Testo ->
Teheran: "Crimine responsabilità Usa e sionisti". Usa e Israele: "Non siamo coinvolti". Nasrallah: "Non abbiamo paura della guerra, se ci sarà andremo fino in fondo"

Kerman, il luogo della strage (Afp)

Strage a Kerman, in Iran, provocata da una doppia esplosione: sono 95 i morti e oltre 200 i feriti. Teheran ha rivisto lievemente al ribasso il bilancio delle vittime: è stato il ministro della Sanità iraniano, Bahram Eynollahi, a riferire che i morti sono 95 e non 103 come comunicato in precedenza e questo perché in alcuni casi le vittime sono state contate due volte. I feriti sono 211, di cui 30 in condizioni critiche. La strage è avvenuta sulla strada che porta al cimitero dove è sepolto il generale Qassem Soleimani, ucciso in un raid americano proprio 4 anni fa.

Le esplosioni sono state provocate da due bombe, hanno riferito i servizi d'emergenza, come riportano i media locali. I due ordigni, riferisce l'agenzia Tasnim, sarebbero stati nascosti in borse e attivati da remoto. Una delle esplosioni è avvenuta nei pressi della moschea Sahib al-Zaman. Le forze di sicurezza hanno rafforzato la loro presenza nell'area, dove sono state inviate numerose ambulanze per evacuare i feriti che stavano commemorando Soleimani.

Khamenei: "Risposta sarà dura"

Ci sarà "una dura risposta" al "disastro" causato a Kerman dai "nemici malvagi e criminali della nazione iraniana", ha dichiarato la Guida Suprema dell'Iran, l'ayatollah Ali Khamenei. "I criminali dal cuore duro non potevano tollerare l'amore e l'entusiasmo delle persone nel visitare il santuario del loro grande comandante Qassem Soleimani. Fate loro sapere che i soldati del puro Soleimani non tollereranno la loro viltà e il loro crimine", ha aggiunto Khamenei, sottolineando che "sia le mani macchiate del sangue degli innocenti, sia i cervelli corrotti che li hanno condotti a questo errore, saranno d'ora in poi il bersaglio della repressione e della giusta punizione".

Dati forniti ->

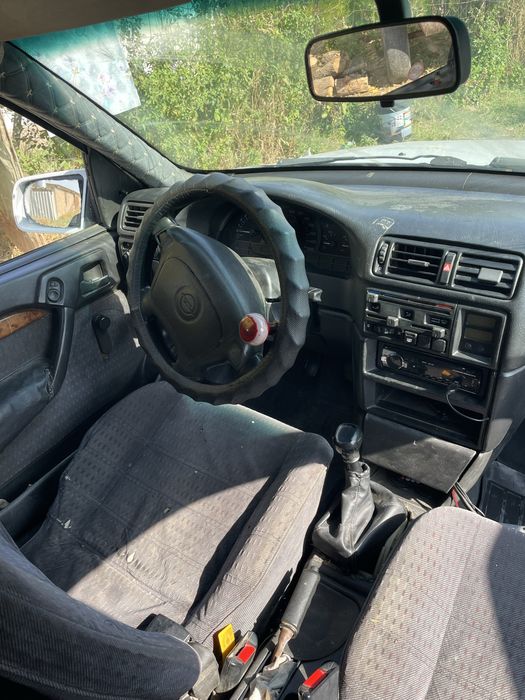 Opel vectra 1.8 обём 8 клапан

Elenco dei compiti ->
1. Aggiorna il testo sulla strage di Kerman riscrivendo il passaggio da "Le esplosioni sono" a "stavano commemorando Soleimani.", con "bombe" sostituito da "cariche esplosive".
2. Secondo il testo sulla strage di Kerman, quanti feriti si trovano in condizioni critiche?
3. Riprendi il testo sulla strage di Kerman e portalo avanti dopo l'ultima frase riportata.
I dati non hanno alcun ruolo in questo lavoro.

Risposte fornite ->
1.
Le esplosioni sono state provocate da due cariche esplosive, hanno riferito i servizi d'emergenza, come riportano i media locali. I due ordigni, riferisce l'agenzia Tasnim, sarebbero stati nascosti in borse e attivati da remoto. Una delle esplosioni è avvenuta nei pressi della moschea Sahib al-Zaman. Le forze di sicurezza hanno rafforzato la loro presenza nell'area, dove sono state inviate numerose ambulanze per evacuare i feriti che stavano commemorando Soleimani.

2. I feriti in condizioni critiche sono 30, sul totale di 211.

3.
La risposta dell'Iran a quest'"atto terroristico" sarà "potente e schiacciante" e sarà portata "nel più breve tempo possibile", ha detto il ministro dell'Interno di Teheran, Ahmed Vahidi. "La situazione a Kerman è normale e sotto il controllo delle forze dell'ordine", ha aggiunto Vahidi in diretta tv, secondo quanto riporta l'agenzia Irna. Il ministro ha precisato che la prima esplosione è avvenuta intorno alle 15 ora locale (le 12.30 in Italia), ma è stata la seconda, 20 minuti più tardi, a causare il maggior numero di vittime dal momento che ha colpito i soccorritori.

Israele agli alleati: "Non siamo coinvolti"

Israele ha informato i suoi alleati di non essere coinvolta nella duplice esplosione di Kerman. Lo rivela il Wall Street Journal, che cita fonti famigliari con le operazioni israeliane, che sottolineano come il modus operandi nella strage non coincida con quello di altri attacchi attribuiti allo Stato ebraico in Iran, più precisi e diretti a individui specifici o a infrastrutture militari.

Usa: "Né noi né Israele coinvolti"

"Gli Stati Uniti non sono coinvolti nell'esplosione in Iran e non abbiamo ragione di pensare che lo sia Israele", ha detto il portavoce del dipartimento di Stato americano, Matthew Miller. "Non abbiamo indicazioni che Israele sia coinvolto" nella strage di oggi a Kerman, ha ribadito il portavoce del Consiglio di sicurezza nazionale della Casa Bianca, John Kirby, secondo cui gli Stati Uniti "non hanno altri dettagli su chi possa essere il responsabile" della strage.

Teheran: "Crimine Kerman responsabilità Usa e sionisti"

La replica di Teheran non si è fatta attendere. "Washington afferma che Stati Uniti e Israele non hanno avuto alcun ruolo nell’attacco terroristico a Kerman, in Iran. Veramente? La volpe annusa per prima la propria tana. Non fate errori. La responsabilità di questo crimine ricade sugli Stati Uniti e sui regimi sionisti e il terrorismo è solo uno strumento", ha scritto su X Mohammad Jamshidi, vice capo dello staff per gli Affari politici del presidente iraniano Ebrahim Raisi.

Nasrallah: "Non abbiamo paura della guerra"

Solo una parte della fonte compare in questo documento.